How Does Aristos Nursing And Rehabilitation Compare to Other Ohio Nursing Homes?

Compared to the 100 nursing homes in Ohio, Aristos Nursing and Rehabilitation's overall rating (3 stars) is below the state average of 3.2, staff turnover (47%) is near the state average of 46%, and health inspection rating (3 stars) is at the national benchmark.

What Should Families Ask When Visiting Aristos Nursing And Rehabilitation?

Based on this facility's data, families visiting should ask: "Can I visit during a mealtime to observe dining assistance and food quality?" "How do you handle medical emergencies, and what is your hospital transfer rate?" "Can I speak with family members of current residents about their experience?"

Is Aristos Nursing And Rehabilitation Safe?

Based on CMS inspection data, Aristos Nursing and Rehabilitation has a clean safety record: no substantiated abuse findings (meaning no confirmed cases of resident harm), no Immediate Jeopardy citations (the most serious violation level indicating risk of serious injury or death), and is not on the Special Focus Facility watch list (a federal program monitoring the lowest-performing 1% of nursing homes). The facility has a 3-star overall rating and ranks #100 of 100 nursing homes in Ohio. While no facility is perfect, families should still ask about staff-to-resident ratios and recent inspection results during their visit.

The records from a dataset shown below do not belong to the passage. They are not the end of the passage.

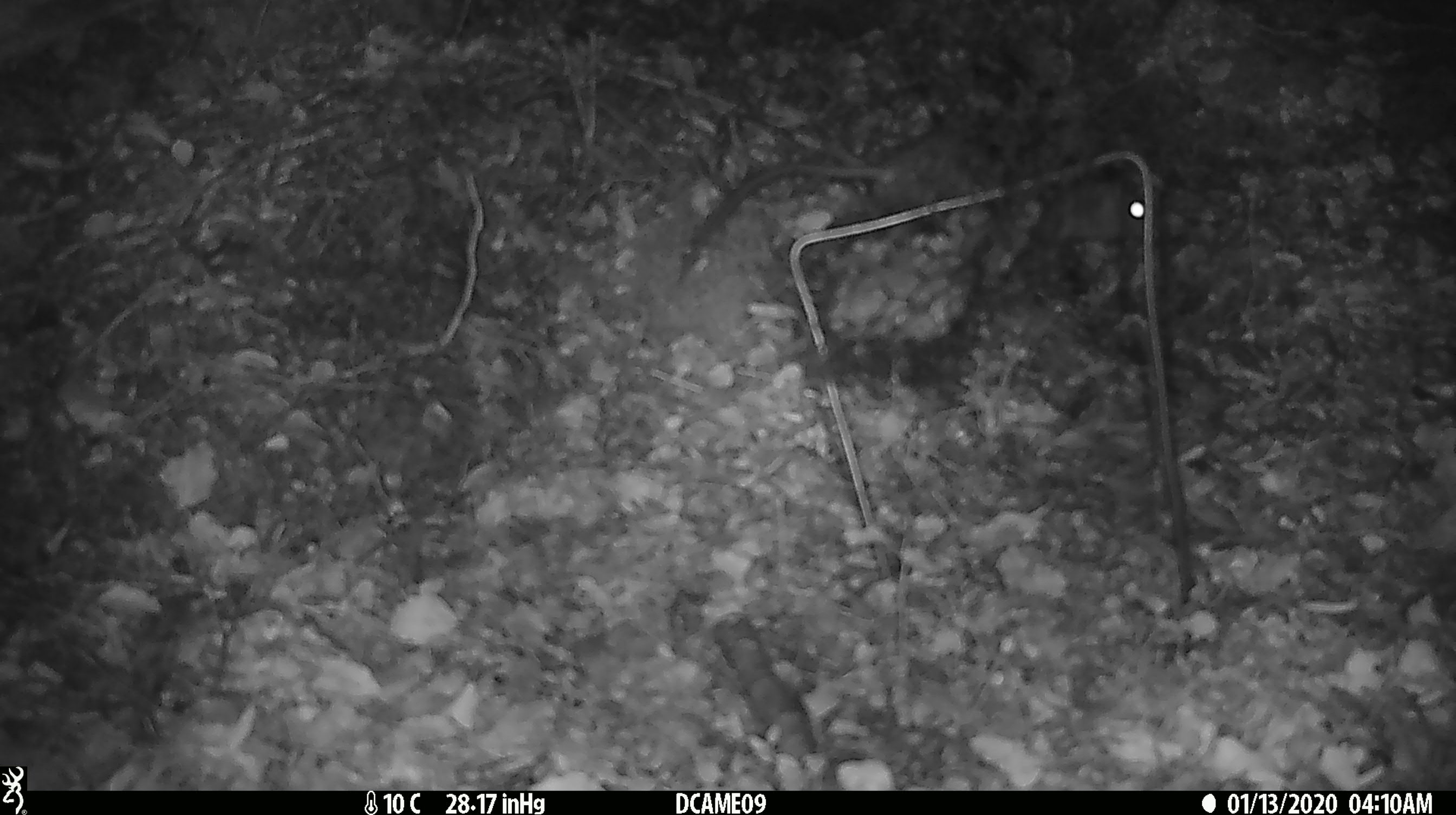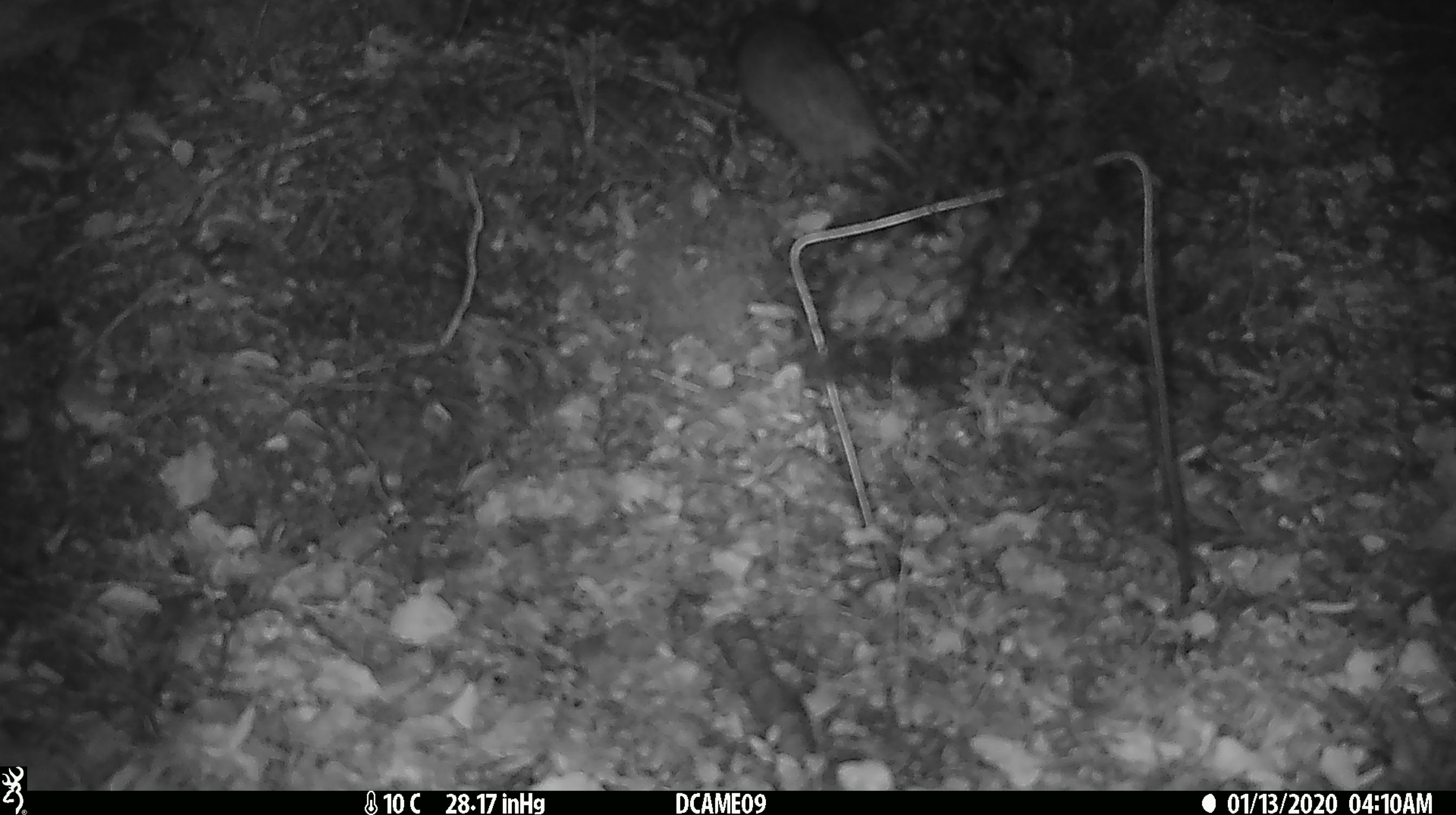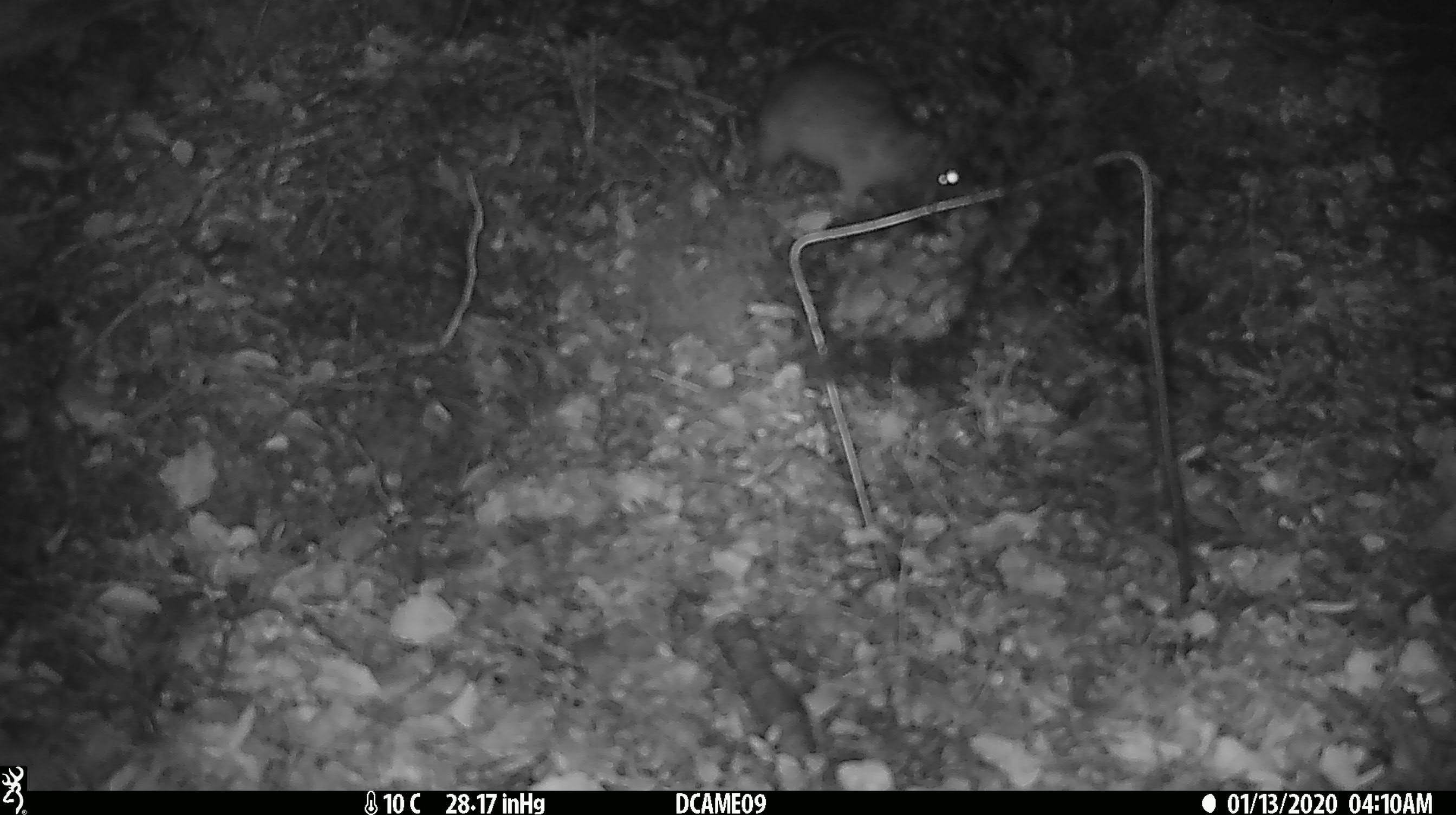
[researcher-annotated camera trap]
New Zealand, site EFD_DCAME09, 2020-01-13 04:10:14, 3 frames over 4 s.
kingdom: Animalia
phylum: Chordata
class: Mammalia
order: Rodentia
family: Muridae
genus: Rattus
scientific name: Rattus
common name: rat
Rat (Rattus).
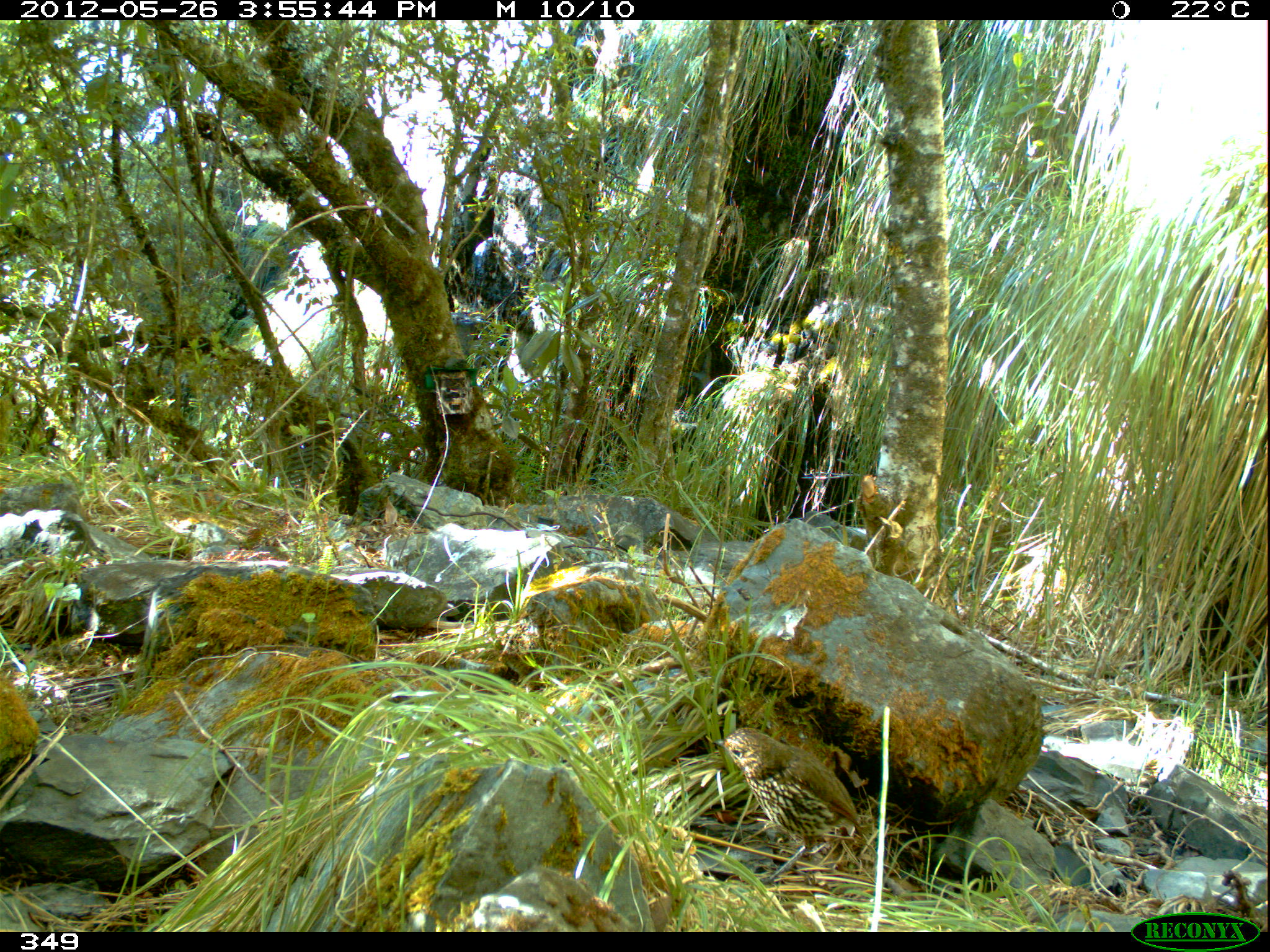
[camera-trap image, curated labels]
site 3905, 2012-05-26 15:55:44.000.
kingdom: Animalia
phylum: Chordata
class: Aves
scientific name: Aves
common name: bird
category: unknown bird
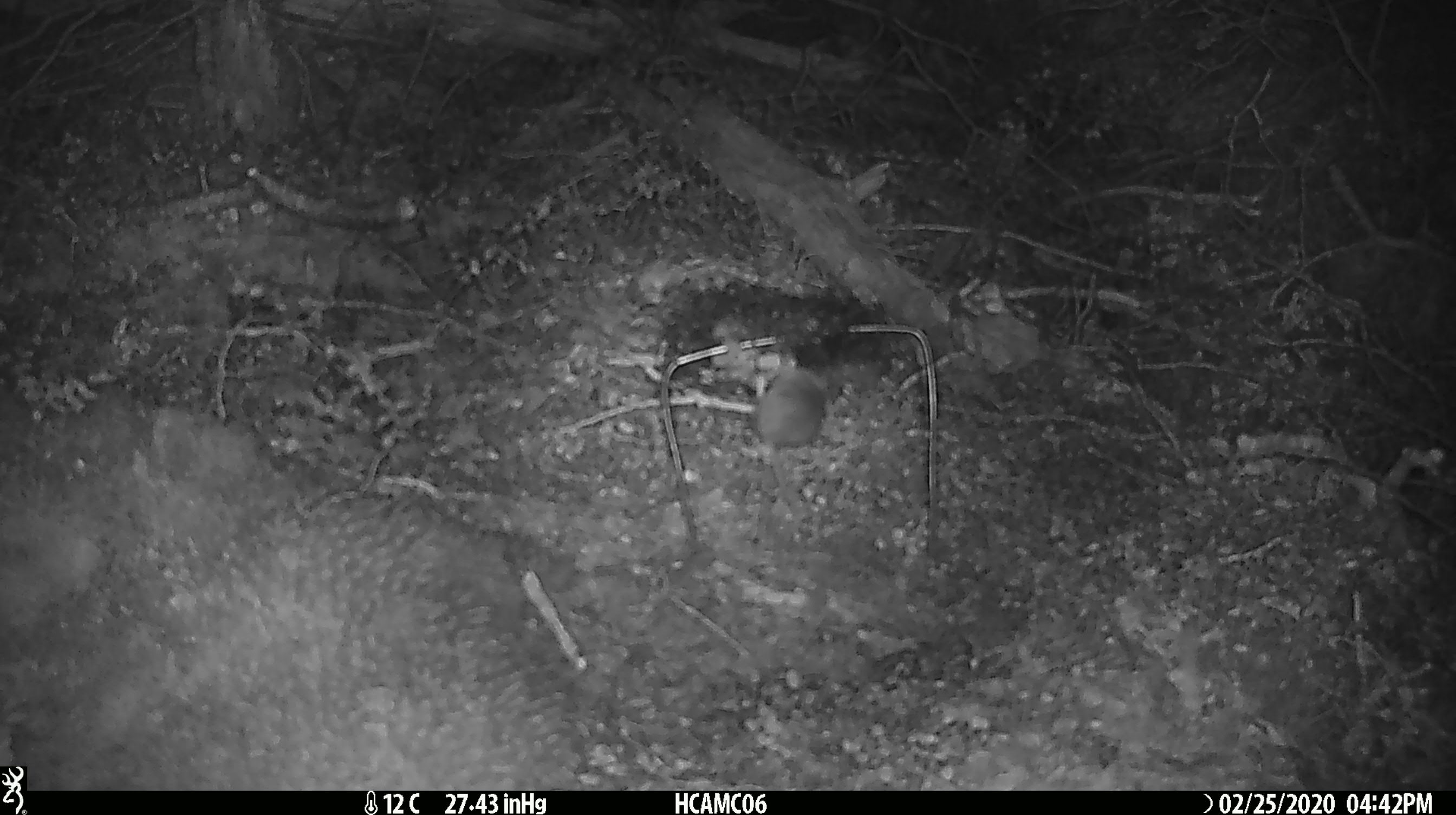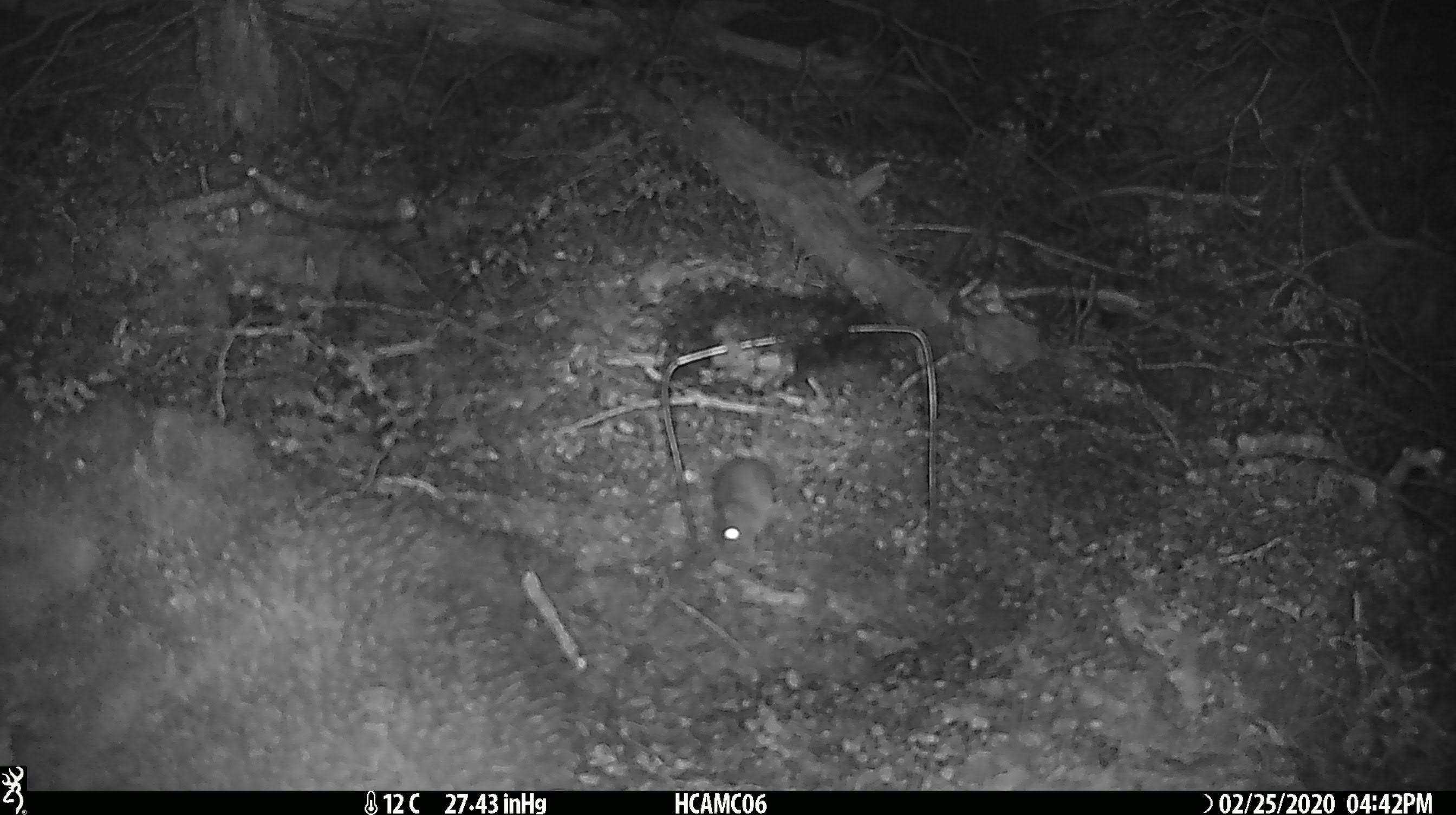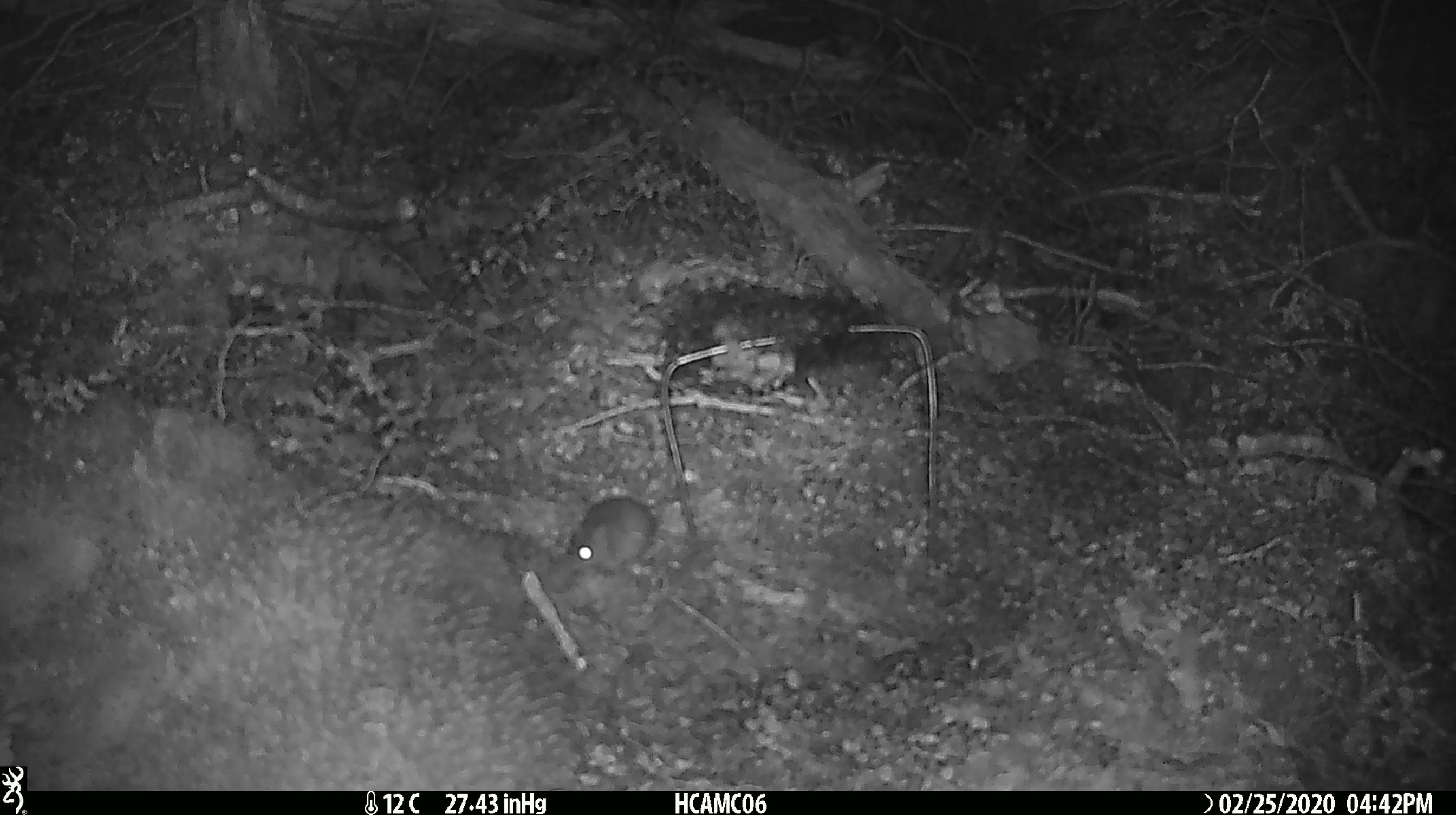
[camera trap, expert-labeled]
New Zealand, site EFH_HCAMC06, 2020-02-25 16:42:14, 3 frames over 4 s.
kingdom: Animalia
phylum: Chordata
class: Mammalia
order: Rodentia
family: Muridae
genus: Mus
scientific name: Mus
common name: mouse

Do Nurses at Aristos Nursing And Rehabilitation Stick Around?

Aristos Nursing and Rehabilitation has a staff turnover rate of 47%, which is about average for Ohio nursing homes (state average: 46%). Moderate turnover is common in nursing homes, but families should still ask about staff tenure and how the facility maintains care continuity when employees leave.

Was Aristos Nursing And Rehabilitation Ever Fined?

Aristos Nursing and Rehabilitation has no federal fines on record. CMS issues fines when nursing homes fail to meet care standards or don't correct problems found during inspections. The absence of fines suggests the facility has either maintained compliance or corrected any issues before penalties were assessed. This is a positive indicator, though families should still review recent inspection reports for the full picture.

Is Aristos Nursing And Rehabilitation on Any Federal Watch List?

Aristos Nursing and Rehabilitation is not on any federal watch list. The most significant is the Special Focus Facility (SFF) program, which identifies the bottom 1% of nursing homes nationally based on persistent, serious quality problems. Not being on this list means the facility has avoided the pattern of deficiencies that triggers enhanced federal oversight. This is a positive indicator, though families should still review the facility's inspection history directly.